OBJECTIVE: In the arts commentary excerpt, which artist collective created the acoustic environment for Kevin Drumm's recorded composition at the Renaissance Society?

PAGE EXCERPT:
━━━━━━━━━━━━━━━━━━━━━━━━━━━━━━

But “The Studio of the South” relies on the most meticulous research, observation and analysis. There are no curatorial fireworks. Any speculation is confirmed by evidence given in the works themselves. Both the exhibition and its accompanying 418-page volume — less a catalog than two complete biographies intertwined — could serve as models, especially for curators who build exhibitions on fancy theories and sleight of hand.
For once, here are efforts that add to our knowledge of artists who already were so popular that one assumed nothing more could be said. What’s said in the exhibition comes almost exclusively from juxtapositions of artworks and excerpts from the artists’ letters. Rare is any exhibition that lets the creators and their creations speak so clearly for themselves.
— Alan G. Artner
Kevin Drumm
Musician and artist
What inspires him: “What inspires me? It’s important for me to travel; I can’t stay in one place for too long. New perspectives are usually inspiring, [as are] people who aren’t preoccupied with passively contemplating life as it zips by them. I’m fond of irreverence and I find it inspiring sometimes; like-minded friends too. What else? . . . Anxiety maybe! Leaving the snide and haughty environs of my day job was very inspiring. And there are some books too, some records, some films, but the list would be too long.”
Every so often, a composer will be accepted in the world of the visual arts more completely than anywhere else. In the late 19th Century, it happened with Richard Wagner; in the late 20th, with Philip Glass. This year it also may have happened with Chicago native Kevin Drumm.
A composer-performer in the field of electronic and experimental music, Drumm has worked live with many ensembles and issued a number of solo and duet recordings. But as highly as he is regarded in music circles, Drumm reached another level entirely in a collaboration this year at the Renaissance Society of the University of Chicago.
He could have been invited to give a concert. Instead, the artist collective SIMPARCH created an acoustic environment, and Drumm was commissioned to create a recorded composition for the space. He received, then, an ideal environment for his music, which occupied the entire gallery of the Society for more than a month. One doesn’t want to aggrandize with precedents, but it was a little like Edgard Varese’s collaboration with Le Corbusier in a pavilion at the 1958 World’s Fair in Brussels.

━━━━━━━━━━━━━━━━━━━━━━━━━━━━━━

PROVIDED RECORDS:
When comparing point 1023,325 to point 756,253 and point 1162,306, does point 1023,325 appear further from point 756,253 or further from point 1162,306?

━━━━━━━━━━━━━━━━━━━━━━━━━━━━━━

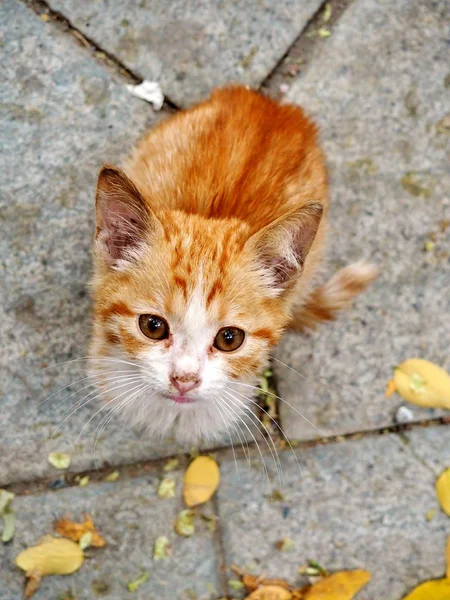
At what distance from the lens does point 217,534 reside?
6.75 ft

━━━━━━━━━━━━━━━━━━━━━━━━━━━━━━

WRITTEN ANSWER: SIMPARCH